Open Masterxilo opened 5 years ago

Masterxilo commented 5 years ago

I find it sometimes more convenient to work with my data and inspect it in the chrome devtools.

Especially the tree-view of nested objects is unbeatable.

It would of course be cool if there was an easy way to do this interactively natively direcly in ijavascript, instead of having a reduced JSON.stringify-ish static output of objects.

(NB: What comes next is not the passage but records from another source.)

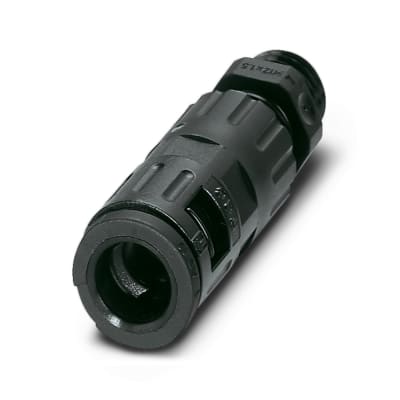PHOENIX CONTACT WP-GR HF IP69K M12 BK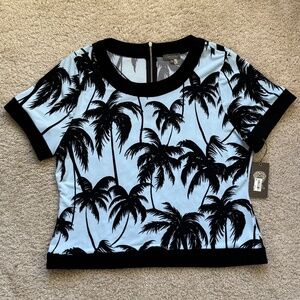 Vince Camuto Oasis Top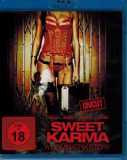 Sweet Karma - A Dominatrix Story (uncut) Blu-ray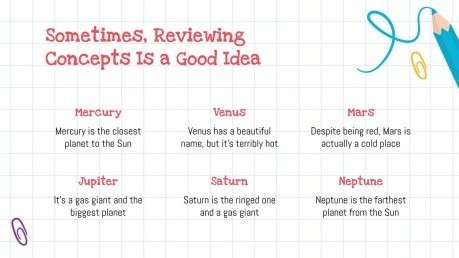 학교 과제 프레젠테이션 템플릿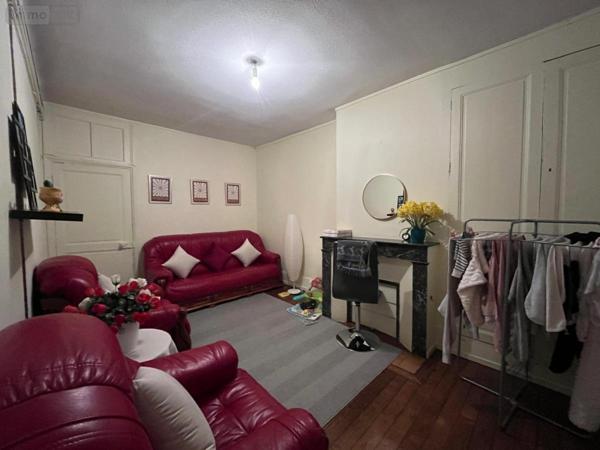 Immeuble à vendre à Montargis dans le Loiret (45200), ref : 45051-466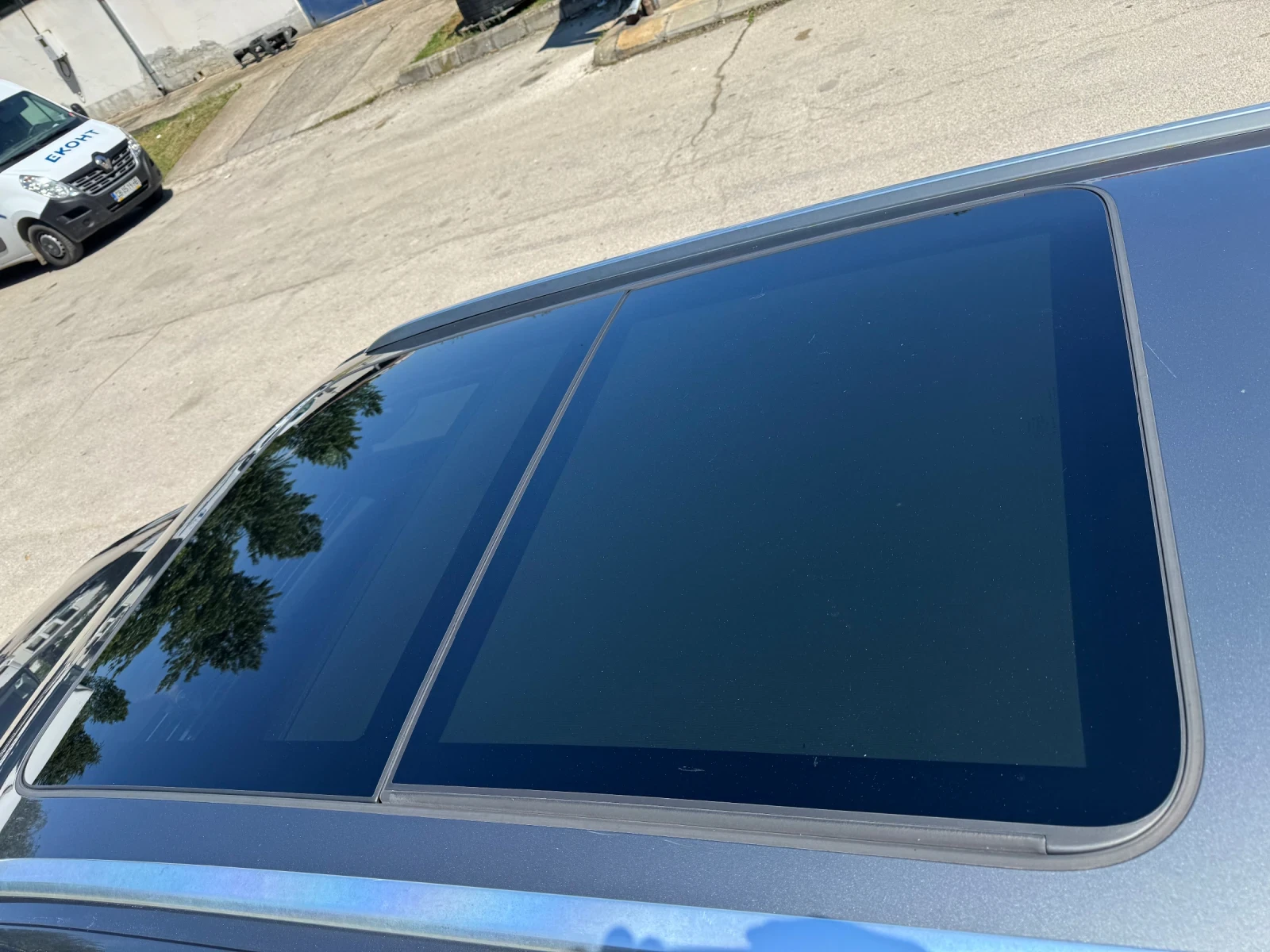 VW Passat 8 - изображение 4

n-riesco commented 5 years ago

Oh, I've just realised this isn't documented. This is already possible with $$.json(x). I've just tested it with hydrogen and nteract and it works.

hydrogen

nteract

graemian commented 5 years ago

I'm keen on this feature. I like to be able to step through my code using a debugger. It should be as simple as starting the NodeJS kernel with the --inspect flag

graemian commented 5 years ago

Any idea where I can just jam in the --inspect parameter to Node when I need to?

graemian commented 5 years ago

A nicer solution would be to create a "NodeJS debug" kernel. When you need to, you can switch your notebook from the normal kernel to a debug kernel that you can attach your debugger to (Chrome, JetBrains, etc)

n-riesco commented 5 years ago

@graemian Here is the line that sets the arguments used to launch the NodeJS session. This line is part of the package NEL and at the moment NEL doesn't provide an API to customise these arguments.


Below is a quick overview of the packages in the IJavascript kernel:

Note that

graemian commented 5 years ago

Tx @n-riesco, much appreciated.

Looks like your message got chopped short somehow, it ends with:

Note that

?

n-riesco commented 5 years ago

@graemian I don't even remember writing that :thinking:.

At the moment, it's a bit hectic for me, but if you're a planning to experiment with this, we can use this issue to discuss.